The reforms are still waiting be approved by the state’s Advisory ((Shura) Council, before the Emir signs them into law.
Initially described as “abolishing” kafala, the announced reforms fell short of that promise, and did not propose to get rid of the system of exit permits and no-objection certificates.
A foreigner’s sponsor would still be able to apply to block an expat from leaving the country, and those who sign an open-ended contract would have to work in Qatar for five years before being able to freely change jobs.
Many international rights groups have condemned the sponsorship system, saying it enables an employer to wield too much control over an expat’s living and working situation in Qatar, contributing to abuses of power and exploitation of workers.
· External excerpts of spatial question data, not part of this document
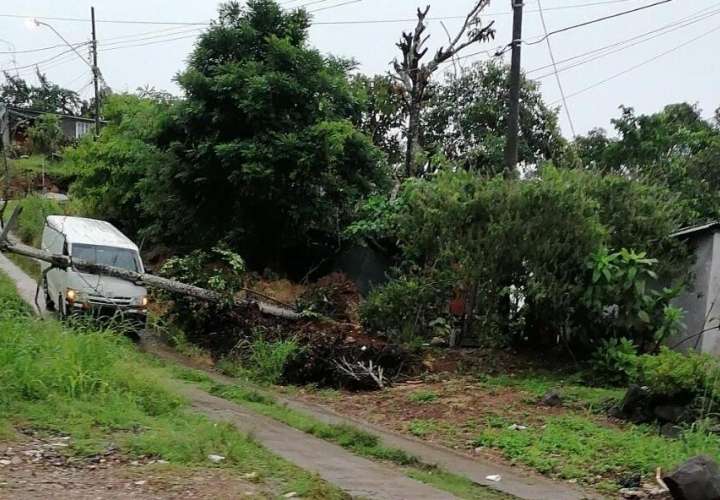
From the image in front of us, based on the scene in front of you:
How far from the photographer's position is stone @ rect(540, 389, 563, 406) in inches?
408

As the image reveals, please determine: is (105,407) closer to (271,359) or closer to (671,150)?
(271,359)

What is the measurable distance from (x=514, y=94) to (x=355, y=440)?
9.02m

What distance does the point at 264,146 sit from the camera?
55.4ft

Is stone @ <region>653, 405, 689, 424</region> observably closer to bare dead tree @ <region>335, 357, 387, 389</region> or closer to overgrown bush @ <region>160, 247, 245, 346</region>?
bare dead tree @ <region>335, 357, 387, 389</region>

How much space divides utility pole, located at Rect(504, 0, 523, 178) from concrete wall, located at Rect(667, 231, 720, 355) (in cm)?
371

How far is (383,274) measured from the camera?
18141 millimetres

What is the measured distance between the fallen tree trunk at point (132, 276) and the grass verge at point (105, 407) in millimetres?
4808

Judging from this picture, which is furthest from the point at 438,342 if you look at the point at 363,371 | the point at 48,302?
the point at 48,302

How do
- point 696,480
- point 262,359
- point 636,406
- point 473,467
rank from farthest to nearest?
point 262,359 < point 636,406 < point 473,467 < point 696,480

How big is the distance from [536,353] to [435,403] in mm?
3816

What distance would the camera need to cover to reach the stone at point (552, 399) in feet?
34.0

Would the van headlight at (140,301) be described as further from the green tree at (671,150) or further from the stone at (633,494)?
the green tree at (671,150)

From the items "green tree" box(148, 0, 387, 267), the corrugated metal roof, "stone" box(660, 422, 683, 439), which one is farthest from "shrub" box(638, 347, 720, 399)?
the corrugated metal roof

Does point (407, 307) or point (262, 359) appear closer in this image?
point (262, 359)
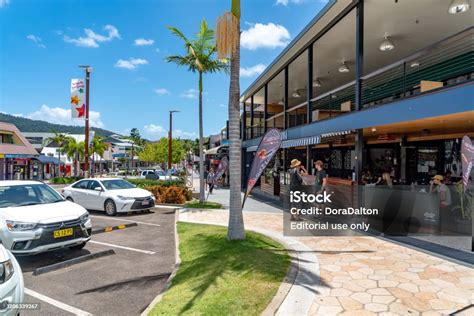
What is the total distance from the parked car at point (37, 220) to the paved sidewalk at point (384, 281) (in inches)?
194

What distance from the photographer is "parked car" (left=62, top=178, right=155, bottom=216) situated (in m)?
11.6

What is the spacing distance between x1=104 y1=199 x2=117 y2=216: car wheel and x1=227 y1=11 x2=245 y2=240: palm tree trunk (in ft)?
21.0

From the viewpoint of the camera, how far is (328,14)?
9.95m

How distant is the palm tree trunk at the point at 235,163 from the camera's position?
696cm

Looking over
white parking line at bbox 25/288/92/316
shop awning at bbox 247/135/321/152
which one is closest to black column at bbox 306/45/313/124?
shop awning at bbox 247/135/321/152

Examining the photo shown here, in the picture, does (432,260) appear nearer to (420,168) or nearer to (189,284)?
(189,284)

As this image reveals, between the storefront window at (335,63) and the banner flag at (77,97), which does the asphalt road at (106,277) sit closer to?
the storefront window at (335,63)

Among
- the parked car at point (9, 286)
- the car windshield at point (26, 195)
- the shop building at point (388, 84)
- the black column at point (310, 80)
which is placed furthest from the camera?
the black column at point (310, 80)

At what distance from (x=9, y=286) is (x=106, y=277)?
2.18m

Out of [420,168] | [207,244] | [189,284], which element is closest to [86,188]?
[207,244]

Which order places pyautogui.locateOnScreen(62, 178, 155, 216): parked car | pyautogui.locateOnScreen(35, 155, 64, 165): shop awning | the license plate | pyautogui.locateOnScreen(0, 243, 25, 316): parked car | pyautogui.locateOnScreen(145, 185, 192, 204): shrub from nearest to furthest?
pyautogui.locateOnScreen(0, 243, 25, 316): parked car
the license plate
pyautogui.locateOnScreen(62, 178, 155, 216): parked car
pyautogui.locateOnScreen(145, 185, 192, 204): shrub
pyautogui.locateOnScreen(35, 155, 64, 165): shop awning

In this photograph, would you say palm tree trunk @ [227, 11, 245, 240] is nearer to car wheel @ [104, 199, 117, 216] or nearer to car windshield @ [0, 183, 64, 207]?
car windshield @ [0, 183, 64, 207]

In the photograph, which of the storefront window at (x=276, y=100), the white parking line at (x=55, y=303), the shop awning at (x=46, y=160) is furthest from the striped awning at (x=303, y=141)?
the shop awning at (x=46, y=160)

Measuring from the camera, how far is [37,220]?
19.3 feet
Speaking to AFP, Amnesty International researcher Mustafa Qadri said of the proposed changes:
“It’s another form of kafala with a different name, admittedly less restrictive but with many of the same problems.”
He added that the promised new rules still amounted to “forced labor,” as the employee cannot leave the country without permission from his employer.
So far, the only change that has been enacted from the list of reforms pledged last year is the Wage Protection System, which requires all employers to pay their staff by direct bank transfer and aims to tackle workers’ persistent complaints of late on non-payment of their wages.
First announced in July last year, the law was signed by the Emir in February and will be enforced starting in August. Employers in violation of the amendment could face jail time of up to one month and fines of QR2,000 to QR6,000.
The state of the accommodation often used to house migrant workers during their time in Qatar has also been criticized for being cramped, unsanitary and overcrowded.
Speaking with reporters this week, the labor minister admitted that these conditions are a “major problem.”
AP quotes Al Khulaifi as saying:
“Our delay nationally of accommodating properly such a population I think (was) a mistake that we are trying to remedy now. Current substandard labor accommodations are unacceptable.”
The official added that more spot-checks are being conducted on company accommodation, while the number of inspectors has almost doubled to 294 from 150 two years ago. A further 100 are being hired as part of “an ongoing, continuous project to upgrade our inspectors,” he said.
A number of organizations in Qatar have rules about workers’ accommodation. Both Qatar Foundation and Supreme Committee for Delivery and Legacy – which is overseeing the construction of Qatar’s World Cup stadiums and training facilities – have workers’ charters.
In addition to requiring companies to pay for overtime and eschew the use of recruiters who charge worker fees, QF’s charter sets out minimum housing standards. This includes a maximum of four beds per room, allocating six square meters per resident as well as providing recreation areas.
Among the residential projects planned for lower-income workers is the $1 billion Barwa Al Baraha project, which aims to accommodate more than 50,000 migrants with other facilities including shops, a mosque, sports fields, used car showrooms and office space.